More favourable climatic conditions and opening of new megaport of Chancay augur well for sector
The new year is shaping up to be one of moderate growth for Peruvian agricultural exports, according to consultancy Fresh Fruit Peru. It predicts a growth rate of 2 per cent “in a conservative scenario” for 2025, with blueberries spearheading this growth and products such as cocoa and coffee in decline.
On the production side, a mild coastal La Niña is expected to bring more favourable conditions to coastal regions, while the areas affected by Cyclone Yaku in 2023 are now back to normal.
The recent opening of the megaport of Chancay also offers huge potential for exports to China and Asia. Located 80km to the north of Lima, Chancay, is the largest deepwater port on the western coast of South America and will cut transit times between the two continents by half, benefiting not only Peru, but exporters in across the entire region.
However, a question mark hangs over the US, Peru’s biggest market for grapes, blueberries and asparagus, amongst other products, due possible changes that the incoming Trump administration could introduce to trade.
The water crisis in Piura also remains a critical concern, especially in the production of mangoes, limes and bananas.
“Another factor that could have a negative impact is international inflation, which has the potential to slow global demand for Peruvian products. Rising production costs, coupled with falling purchasing power in key markets, could reduce exports and put the sector in trouble,” Fresh Fruit Peru said.
Despite the opening of the port of Chancay, the consultancy also noted that the lack of modern infrastructure remains a crucial limitation for the industry, with congestion at these points continuing to raise logistics costs.
“The port of Chancay seems to be a great advance, but only time will tell if it is sufficient for what the sector demands. In addition, irrigation infrastructure is still deficient in most regions of the country, which will lead to continued inefficient use of water for many years to come,” it said.

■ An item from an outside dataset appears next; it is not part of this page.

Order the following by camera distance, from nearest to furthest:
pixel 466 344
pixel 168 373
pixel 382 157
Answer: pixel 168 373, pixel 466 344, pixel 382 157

Finally, the consultancy flagged the ongoing lack of business intelligence as another factor limiting export growth. It warned that if the sector does not adapt quickly to international market trends and does not make strategic decisions based on data and analysis, it could lose ground to more agile competitors.
“The challenges of 2025 will require greater strategy and adaptability, especially in the face of high competitiveness in global markets and fluctuations in agricultural product prices,” Fresh Fruit Peru said. “However, Peru will continue to consolidate itself as a relevant player in the high-quality agricultural export supply, with important opportunities derived from the opening of new markets and improvements in infrastructure, such as the Chancay megaport.”